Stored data
+ + + + +

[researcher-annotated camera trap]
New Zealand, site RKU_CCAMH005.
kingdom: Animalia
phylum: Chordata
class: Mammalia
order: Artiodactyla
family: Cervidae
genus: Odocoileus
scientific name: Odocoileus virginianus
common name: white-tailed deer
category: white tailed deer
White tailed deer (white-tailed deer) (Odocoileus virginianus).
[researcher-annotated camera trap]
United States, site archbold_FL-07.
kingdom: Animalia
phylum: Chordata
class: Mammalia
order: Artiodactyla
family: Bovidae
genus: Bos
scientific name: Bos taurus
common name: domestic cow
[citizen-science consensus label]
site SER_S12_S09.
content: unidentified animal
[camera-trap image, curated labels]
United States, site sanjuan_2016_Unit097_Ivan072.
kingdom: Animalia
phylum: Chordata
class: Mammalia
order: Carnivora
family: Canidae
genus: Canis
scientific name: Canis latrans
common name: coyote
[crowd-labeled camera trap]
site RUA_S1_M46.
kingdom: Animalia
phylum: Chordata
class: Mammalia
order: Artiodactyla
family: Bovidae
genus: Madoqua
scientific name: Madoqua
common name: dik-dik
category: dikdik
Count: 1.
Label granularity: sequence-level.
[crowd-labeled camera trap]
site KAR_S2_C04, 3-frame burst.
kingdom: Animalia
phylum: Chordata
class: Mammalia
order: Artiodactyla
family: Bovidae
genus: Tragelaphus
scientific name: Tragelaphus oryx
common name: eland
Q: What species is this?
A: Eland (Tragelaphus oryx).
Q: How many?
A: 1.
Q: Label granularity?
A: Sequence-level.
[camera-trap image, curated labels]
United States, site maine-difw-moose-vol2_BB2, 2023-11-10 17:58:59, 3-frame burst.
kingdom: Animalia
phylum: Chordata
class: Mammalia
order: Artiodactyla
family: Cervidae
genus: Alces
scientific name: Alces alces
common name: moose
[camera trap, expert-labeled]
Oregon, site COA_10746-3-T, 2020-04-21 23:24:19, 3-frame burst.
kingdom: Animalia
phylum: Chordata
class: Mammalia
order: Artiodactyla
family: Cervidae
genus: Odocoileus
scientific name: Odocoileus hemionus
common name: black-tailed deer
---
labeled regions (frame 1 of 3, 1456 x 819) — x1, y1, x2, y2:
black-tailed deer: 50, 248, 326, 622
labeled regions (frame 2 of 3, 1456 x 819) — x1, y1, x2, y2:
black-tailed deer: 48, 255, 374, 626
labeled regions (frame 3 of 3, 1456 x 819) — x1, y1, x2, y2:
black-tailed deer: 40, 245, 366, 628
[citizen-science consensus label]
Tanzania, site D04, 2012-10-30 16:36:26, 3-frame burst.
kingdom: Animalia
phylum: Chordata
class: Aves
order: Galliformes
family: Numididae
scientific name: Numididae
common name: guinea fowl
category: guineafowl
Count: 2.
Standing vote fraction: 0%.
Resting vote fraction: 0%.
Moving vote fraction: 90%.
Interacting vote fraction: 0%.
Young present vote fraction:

+ + + + +

Problem statement → Reproduce all of the entries verbatim.

Problem solution →
[researcher-annotated camera trap]
New Zealand, site RKU_CCAMH005.
kingdom: Animalia
phylum: Chordata
class: Mammalia
order: Artiodactyla
family: Cervidae
genus: Odocoileus
scientific name: Odocoileus virginianus
common name: white-tailed deer
category: white tailed deer
White tailed deer (white-tailed deer) (Odocoileus virginianus).
[researcher-annotated camera trap]
United States, site archbold_FL-07.
kingdom: Animalia
phylum: Chordata
class: Mammalia
order: Artiodactyla
family: Bovidae
genus: Bos
scientific name: Bos taurus
common name: domestic cow
[citizen-science consensus label]
site SER_S12_S09.
content: unidentified animal
[camera-trap image, curated labels]
United States, site sanjuan_2016_Unit097_Ivan072.
kingdom: Animalia
phylum: Chordata
class: Mammalia
order: Carnivora
family: Canidae
genus: Canis
scientific name: Canis latrans
common name: coyote
[crowd-labeled camera trap]
site RUA_S1_M46.
kingdom: Animalia
phylum: Chordata
class: Mammalia
order: Artiodactyla
family: Bovidae
genus: Madoqua
scientific name: Madoqua
common name: dik-dik
category: dikdik
Count: 1.
Label granularity: sequence-level.
[crowd-labeled camera trap]
site KAR_S2_C04, 3-frame burst.
kingdom: Animalia
phylum: Chordata
class: Mammalia
order: Artiodactyla
family: Bovidae
genus: Tragelaphus
scientific name: Tragelaphus oryx
common name: eland
Q: What species is this?
A: Eland (Tragelaphus oryx).
Q: How many?
A: 1.
Q: Label granularity?
A: Sequence-level.
[camera-trap image, curated labels]
United States, site maine-difw-moose-vol2_BB2, 2023-11-10 17:58:59, 3-frame burst.
kingdom: Animalia
phylum: Chordata
class: Mammalia
order: Artiodactyla
family: Cervidae
genus: Alces
scientific name: Alces alces
common name: moose
[camera trap, expert-labeled]
Oregon, site COA_10746-3-T, 2020-04-21 23:24:19, 3-frame burst.
kingdom: Animalia
phylum: Chordata
class: Mammalia
order: Artiodactyla
family: Cervidae
genus: Odocoileus
scientific name: Odocoileus hemionus
common name: black-tailed deer
---
labeled regions (frame 1 of 3, 1456 x 819) — x1, y1, x2, y2:
black-tailed deer: 50, 248, 326, 622
labeled regions (frame 2 of 3, 1456 x 819) — x1, y1, x2, y2:
black-tailed deer: 48, 255, 374, 626
labeled regions (frame 3 of 3, 1456 x 819) — x1, y1, x2, y2:
black-tailed deer: 40, 245, 366, 628
[citizen-science consensus label]
Tanzania, site D04, 2012-10-30 16:36:26, 3-frame burst.
kingdom: Animalia
phylum: Chordata
class: Aves
order: Galliformes
family: Numididae
scientific name: Numididae
common name: guinea fowl
category: guineafowl
Count: 2.
Standing vote fraction: 0%.
Resting vote fraction: 0%.
Moving vote fraction: 90%.
Interacting vote fraction: 0%.
Young present vote fraction:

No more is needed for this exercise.